§ **WORK TO DO**:
A: Rewrite the stretch of the Tea Party post from "The Tea Party folks" through "nealcroz said...", putting "Koch family" in place of "Koch Brothers".
B: Carry on the blog post about the meaning of "Tea Party" from its last line.

§ **PAGE EXCERPT**:
* * * * * * *

Sunday, August 14, 2011

What Do We Mean by "Tea Party"?

I like my terms tidy and in order and I like taxonomies that allow me to see subgroups inside larger groups.  Sometimes that is easy and sometimes not.

The term "Tea Party" has been bandied about recently, including connected to the term terrorist, which drew the response that the connection wasn't there or President Obama would have them as his friends (alluding to that couple in Chicago).

I am often confused by who is meant when the term "Tea Party" is flung around.

Is it the 87 Freshmen Congresspersons, elected last year?  They represent some 20% of the US Congress and thus some 20% of the Congressional voting districts across the fruited plain?  If we were, as someone this weekend suggested we should be, a Parliamentary Democracy, that would be a block big enough to be considered in a coalition government that was right of center.  If it is those 87 Freshmen members of the House of Representatives, it is not a "fringe group".

On the other hand, is it the 60 members of the "Tea Party" Caucus in the US House of Representatives.  A much smaller group.  Only about 13% of the US Congress and thus 13% of the US population.  But, still if we were a Parliamentary Democracy like Italy or Greece, that would be a block to be reckoned with.  On the other hand, that small group could be easily dismissed by any coalition of more Centrist Republicans and Democrats.  How could this small group amount to much?

Then, it might mean those unconnected, but like minded small groups of voters across the nation who gather in libraries and other meeting places to get together and talk about the US Economy and where the nation is headed.  Some, like commenter Jack, gives us a hint that he thinks of the Tea Party as the modern day "Brown Shirts".  "He should work to quickly kill it off before it comes after him."  As I recall, the "Brown Shirts" were young men, just back from the war, and many believing the fable about the Dolchsto├člegende.

The Tea Party folks I run across tend to be older, often in their 60s, and not lean and fit.  They are not complaining so much about past problems as future problems.

There is talk that the "Team Parties" across the fruited plain are all being run by the Republicans (or as someone suggested to me this afternoon, by Karl Rove himself).  Frankly, I haven't see such coordination.  As Kad Barma likes to point out, correlation does not equal causation.  Then there is the assertion that the "Team Parties" are being financed by the Koch Brothers.  If so, why is the local "Great Lowell Tea Party" only locally funded?  Maybe Massachusetts has been "written off" by the Koch Brothers.

So what do we really mean by this term "Tea Party"?

Regards  —  Cliff

5 comments:

nealcroz said...

* * * * * * *

§ **SUPPLIED ENTRIES**:

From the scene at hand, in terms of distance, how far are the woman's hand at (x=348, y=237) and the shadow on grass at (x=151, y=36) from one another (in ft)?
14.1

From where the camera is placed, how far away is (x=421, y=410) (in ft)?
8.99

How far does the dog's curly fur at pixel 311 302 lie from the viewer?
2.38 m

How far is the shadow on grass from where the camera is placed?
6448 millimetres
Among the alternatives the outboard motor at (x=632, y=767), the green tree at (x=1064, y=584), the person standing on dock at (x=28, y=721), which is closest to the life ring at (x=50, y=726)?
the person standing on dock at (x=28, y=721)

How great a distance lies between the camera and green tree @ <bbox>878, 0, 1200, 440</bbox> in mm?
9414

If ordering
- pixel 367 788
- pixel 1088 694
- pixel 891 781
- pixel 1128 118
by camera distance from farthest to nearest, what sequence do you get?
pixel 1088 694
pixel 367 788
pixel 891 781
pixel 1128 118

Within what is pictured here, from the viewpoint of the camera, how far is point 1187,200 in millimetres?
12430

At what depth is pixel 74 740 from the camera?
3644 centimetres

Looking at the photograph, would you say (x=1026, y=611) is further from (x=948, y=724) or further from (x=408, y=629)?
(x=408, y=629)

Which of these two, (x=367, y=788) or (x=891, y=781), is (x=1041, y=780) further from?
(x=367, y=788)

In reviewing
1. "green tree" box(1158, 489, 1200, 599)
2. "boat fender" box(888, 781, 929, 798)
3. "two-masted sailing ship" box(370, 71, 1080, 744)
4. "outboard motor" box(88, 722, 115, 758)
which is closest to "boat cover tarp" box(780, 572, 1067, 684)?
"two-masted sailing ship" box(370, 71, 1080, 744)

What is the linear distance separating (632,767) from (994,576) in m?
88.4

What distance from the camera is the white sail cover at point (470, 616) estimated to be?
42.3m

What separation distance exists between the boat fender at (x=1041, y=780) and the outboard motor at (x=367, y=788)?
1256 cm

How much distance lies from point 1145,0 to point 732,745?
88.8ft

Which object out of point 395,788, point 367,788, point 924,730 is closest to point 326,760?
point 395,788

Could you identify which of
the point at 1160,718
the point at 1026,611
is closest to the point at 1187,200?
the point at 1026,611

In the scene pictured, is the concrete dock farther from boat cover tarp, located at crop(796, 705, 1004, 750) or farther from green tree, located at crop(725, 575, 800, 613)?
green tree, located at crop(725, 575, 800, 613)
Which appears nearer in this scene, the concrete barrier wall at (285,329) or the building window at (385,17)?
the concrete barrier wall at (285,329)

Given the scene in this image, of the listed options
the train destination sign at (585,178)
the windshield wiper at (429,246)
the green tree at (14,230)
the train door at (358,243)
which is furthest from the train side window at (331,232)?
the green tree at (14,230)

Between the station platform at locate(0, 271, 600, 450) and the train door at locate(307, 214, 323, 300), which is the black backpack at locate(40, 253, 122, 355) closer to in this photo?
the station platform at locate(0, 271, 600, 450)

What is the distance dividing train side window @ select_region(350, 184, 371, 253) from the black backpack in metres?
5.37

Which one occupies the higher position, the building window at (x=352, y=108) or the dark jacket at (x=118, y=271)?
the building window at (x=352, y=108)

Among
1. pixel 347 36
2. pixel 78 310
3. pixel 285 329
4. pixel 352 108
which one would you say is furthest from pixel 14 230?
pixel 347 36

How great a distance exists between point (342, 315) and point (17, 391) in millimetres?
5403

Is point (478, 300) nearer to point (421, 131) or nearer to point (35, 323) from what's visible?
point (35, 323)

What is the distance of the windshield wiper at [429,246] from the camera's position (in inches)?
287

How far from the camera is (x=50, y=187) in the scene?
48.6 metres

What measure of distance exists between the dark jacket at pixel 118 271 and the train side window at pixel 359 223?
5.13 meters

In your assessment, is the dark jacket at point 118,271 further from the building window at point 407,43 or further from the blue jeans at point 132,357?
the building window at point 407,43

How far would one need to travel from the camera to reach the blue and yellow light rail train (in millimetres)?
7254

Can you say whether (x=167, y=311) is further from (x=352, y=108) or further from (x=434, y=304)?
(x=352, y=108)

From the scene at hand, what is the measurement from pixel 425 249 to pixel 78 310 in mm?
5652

* * * * * * *

§ **ANSWERS TO THE EXERCISE**:
A:
The Tea Party folks I run across tend to be older, often in their 60s, and not lean and fit.  They are not complaining so much about past problems as future problems.

There is talk that the "Team Parties" across the fruited plain are all being run by the Republicans (or as someone suggested to me this afternoon, by Karl Rove himself).  Frankly, I haven't see such coordination.  As Kad Barma likes to point out, correlation does not equal causation.  Then there is the assertion that the "Team Parties" are being financed by the Koch family.  If so, why is the local "Great Lowell Tea Party" only locally funded?  Maybe Massachusetts has been "written off" by the Koch family.

So what do we really mean by this term "Tea Party"?

Regards  —  Cliff

5 comments:

nealcroz said...

B:
The term "Tea Party" is perhaps one of the most overused, misused, abused political terms in modern America. First and foremost, it is not a political party, even in any conventional sense. It is a MOVEMENT that derived much of its name from the famous Boston event protesting the unfair tea tax imposed by King George. And that is where the similarities tend to end.

The MOVEMENT is actually composed of at least 4 main 501(c)(4) organizations. The first, and the largest BTW, is the Tea Party Patriots, having well over 1000 affiliates across the country. Following is Americans for Prosperity, with over 1M members, organized by David Koch (who does't financially support the other "Tea Party" organizations. Its focus has been largely on Obamacare issues. Then there is FreedomWorks led by Dick Armey. Finally, the Tea Party Express which is a national bus tour organized by the Our Country Deserves Better PAC. There are two "coalition" type organizations that are quite informal and do not constitute any sort of political bloc; the National Tea Party Federation and the Nationwide Tea Party Coalition.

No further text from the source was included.